Sen. John McCain, until now the favorite Republican presidential candidate of liberal ideologues because of his stands on tobacco and campaign finance, is praised by Kristol for advocating bombing in downtown Belgrade and suggesting ground troops. When I asked McCain on CNN's "Crossfire" Thursday night whether he agreed with Kristol's hate-Clinton theory, the senator lapsed into Senate-speak: "I respect the views of my colleagues." But McCain then urged a "healthy debate" in the GOP between his side and Pat Buchanan's: "It isn't just about use of force. It's got to do with protectionism and free trade and a number of other issues that sort of symbolize the wings of the party." Where does that leave free traders like Lott, Quayle and Kemp? McCain's framing of the debate is as skewed as Kristol's.
What's really at stake was clearly propounded in the July/August 1996 issue of Foreign Affairs magazine in an article by Kristol and Robert Kagan, a Weekly Standard contributing editor (who also shared authorship of the recent editorial). In urging a "neo-Reaganite foreign policy," they proposed "benevolent global hegemony" enforced by an enhanced U.S. military. Conservatives cannot prevail domestically, they maintained, "without the remoralization of American foreign policy." To John Quincy Adams' admonition for Americans not to go "abroad in search of monsters to destroy," they responded: "Why not?"
They are prescribing nothing short of an American imperium, with Kristol now even regretting lack of U.S. intervention in Rwanda. If the Central African quagmire is within Washington's sphere of responsibility, there is no calamity in the world that is outside America's responsibility. This is hardly the traditional Republican internationalism Dwight D. Eisenhower espoused when he entered politics in 1952 solely to protect a western alliance against Soviet communism.
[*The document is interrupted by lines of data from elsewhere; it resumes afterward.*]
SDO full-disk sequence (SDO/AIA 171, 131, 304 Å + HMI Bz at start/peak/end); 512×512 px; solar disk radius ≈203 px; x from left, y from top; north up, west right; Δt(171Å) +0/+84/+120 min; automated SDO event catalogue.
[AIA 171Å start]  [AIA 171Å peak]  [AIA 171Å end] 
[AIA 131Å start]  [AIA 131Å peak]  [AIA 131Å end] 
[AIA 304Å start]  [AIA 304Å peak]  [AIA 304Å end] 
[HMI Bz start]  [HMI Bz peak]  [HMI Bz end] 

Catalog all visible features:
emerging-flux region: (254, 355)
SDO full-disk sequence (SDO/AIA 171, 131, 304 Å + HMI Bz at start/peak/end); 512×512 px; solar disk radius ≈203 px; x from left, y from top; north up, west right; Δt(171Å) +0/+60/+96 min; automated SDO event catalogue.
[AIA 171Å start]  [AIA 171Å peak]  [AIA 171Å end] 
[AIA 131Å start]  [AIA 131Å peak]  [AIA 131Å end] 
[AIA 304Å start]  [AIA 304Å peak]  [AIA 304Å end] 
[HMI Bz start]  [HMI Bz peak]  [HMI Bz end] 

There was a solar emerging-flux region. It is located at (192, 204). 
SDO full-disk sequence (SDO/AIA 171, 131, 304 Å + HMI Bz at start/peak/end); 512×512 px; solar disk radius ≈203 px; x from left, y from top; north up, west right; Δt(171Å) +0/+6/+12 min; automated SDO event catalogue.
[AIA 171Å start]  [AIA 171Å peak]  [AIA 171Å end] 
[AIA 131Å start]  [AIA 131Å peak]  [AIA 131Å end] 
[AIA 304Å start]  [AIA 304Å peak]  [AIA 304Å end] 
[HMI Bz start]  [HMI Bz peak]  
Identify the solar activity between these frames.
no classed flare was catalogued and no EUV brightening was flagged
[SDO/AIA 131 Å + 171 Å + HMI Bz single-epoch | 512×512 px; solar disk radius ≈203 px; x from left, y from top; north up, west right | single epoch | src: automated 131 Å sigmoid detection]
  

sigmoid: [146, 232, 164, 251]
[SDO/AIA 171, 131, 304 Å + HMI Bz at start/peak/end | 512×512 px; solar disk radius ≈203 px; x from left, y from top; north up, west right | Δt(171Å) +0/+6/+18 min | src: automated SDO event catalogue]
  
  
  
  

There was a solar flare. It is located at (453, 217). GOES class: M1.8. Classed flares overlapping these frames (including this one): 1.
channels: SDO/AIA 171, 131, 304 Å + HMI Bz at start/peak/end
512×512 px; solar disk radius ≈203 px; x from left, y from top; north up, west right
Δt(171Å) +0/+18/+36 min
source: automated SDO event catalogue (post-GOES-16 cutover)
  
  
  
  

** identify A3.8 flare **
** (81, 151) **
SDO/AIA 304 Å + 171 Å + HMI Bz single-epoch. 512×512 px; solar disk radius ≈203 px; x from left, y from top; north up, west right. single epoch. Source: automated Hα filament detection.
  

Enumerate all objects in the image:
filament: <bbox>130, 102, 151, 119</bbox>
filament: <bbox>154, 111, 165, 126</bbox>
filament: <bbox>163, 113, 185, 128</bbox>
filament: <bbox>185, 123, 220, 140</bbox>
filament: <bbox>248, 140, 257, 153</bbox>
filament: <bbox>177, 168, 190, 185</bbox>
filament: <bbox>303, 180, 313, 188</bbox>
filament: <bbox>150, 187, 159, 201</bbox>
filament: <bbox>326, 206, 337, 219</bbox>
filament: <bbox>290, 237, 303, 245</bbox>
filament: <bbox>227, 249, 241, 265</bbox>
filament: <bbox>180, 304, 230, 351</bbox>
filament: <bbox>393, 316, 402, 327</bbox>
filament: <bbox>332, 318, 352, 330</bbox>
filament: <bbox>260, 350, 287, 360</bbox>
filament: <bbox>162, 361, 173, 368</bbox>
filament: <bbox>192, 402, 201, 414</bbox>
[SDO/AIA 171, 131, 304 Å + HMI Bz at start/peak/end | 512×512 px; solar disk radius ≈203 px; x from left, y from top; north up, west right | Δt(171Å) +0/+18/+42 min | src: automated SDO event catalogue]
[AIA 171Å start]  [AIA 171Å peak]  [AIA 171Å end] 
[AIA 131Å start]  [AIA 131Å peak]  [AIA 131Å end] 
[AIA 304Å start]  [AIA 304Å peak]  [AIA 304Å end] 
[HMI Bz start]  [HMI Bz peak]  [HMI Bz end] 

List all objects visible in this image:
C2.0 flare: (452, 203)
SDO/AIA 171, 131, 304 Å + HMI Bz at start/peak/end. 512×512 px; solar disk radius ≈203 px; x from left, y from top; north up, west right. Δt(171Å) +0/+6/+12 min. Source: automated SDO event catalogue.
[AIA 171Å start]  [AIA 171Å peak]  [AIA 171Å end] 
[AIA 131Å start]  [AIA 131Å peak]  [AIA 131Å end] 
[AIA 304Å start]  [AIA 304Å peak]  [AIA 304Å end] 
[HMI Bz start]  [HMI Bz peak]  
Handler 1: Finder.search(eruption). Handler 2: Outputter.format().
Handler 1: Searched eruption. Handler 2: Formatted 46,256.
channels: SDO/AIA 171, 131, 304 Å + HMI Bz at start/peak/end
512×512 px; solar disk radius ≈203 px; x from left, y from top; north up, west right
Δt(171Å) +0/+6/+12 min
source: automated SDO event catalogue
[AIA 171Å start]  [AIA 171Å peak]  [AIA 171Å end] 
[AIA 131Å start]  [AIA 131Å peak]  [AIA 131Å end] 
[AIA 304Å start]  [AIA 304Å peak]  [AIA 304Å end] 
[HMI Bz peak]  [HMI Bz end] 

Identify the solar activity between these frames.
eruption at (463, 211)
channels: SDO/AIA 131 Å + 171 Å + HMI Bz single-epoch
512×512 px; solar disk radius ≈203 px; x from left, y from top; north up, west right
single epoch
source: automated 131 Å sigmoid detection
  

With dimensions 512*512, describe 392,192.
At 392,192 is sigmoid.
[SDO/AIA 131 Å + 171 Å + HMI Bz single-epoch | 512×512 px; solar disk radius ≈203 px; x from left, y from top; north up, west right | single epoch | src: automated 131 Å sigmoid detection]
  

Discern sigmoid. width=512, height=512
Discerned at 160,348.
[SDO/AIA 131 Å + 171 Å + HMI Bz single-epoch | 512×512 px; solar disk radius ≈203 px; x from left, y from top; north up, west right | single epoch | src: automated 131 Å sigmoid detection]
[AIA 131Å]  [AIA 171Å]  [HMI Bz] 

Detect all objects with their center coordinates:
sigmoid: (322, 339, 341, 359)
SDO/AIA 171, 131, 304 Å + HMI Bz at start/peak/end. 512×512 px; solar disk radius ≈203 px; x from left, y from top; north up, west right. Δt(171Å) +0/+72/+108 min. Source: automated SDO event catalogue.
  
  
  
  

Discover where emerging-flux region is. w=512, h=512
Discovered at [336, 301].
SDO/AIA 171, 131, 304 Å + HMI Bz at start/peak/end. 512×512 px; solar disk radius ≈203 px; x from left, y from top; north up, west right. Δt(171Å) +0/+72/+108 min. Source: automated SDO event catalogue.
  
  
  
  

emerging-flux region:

The fallacy of puffed-up American supreme global authority is shown in the 1996 Kristol-Kagan article's reference to "Slobodan Milosevic's decision to finally seek rapprochement with Washington." An unidentified "Serb leader" is quoted as saying: "Milosevic knows that all satellites of the United States are in a better position than those that are not satellites." The authors did not realize that Milosevic was more interested in keeping Kosovo as a province of Serbia than in qualifying as an American dependency.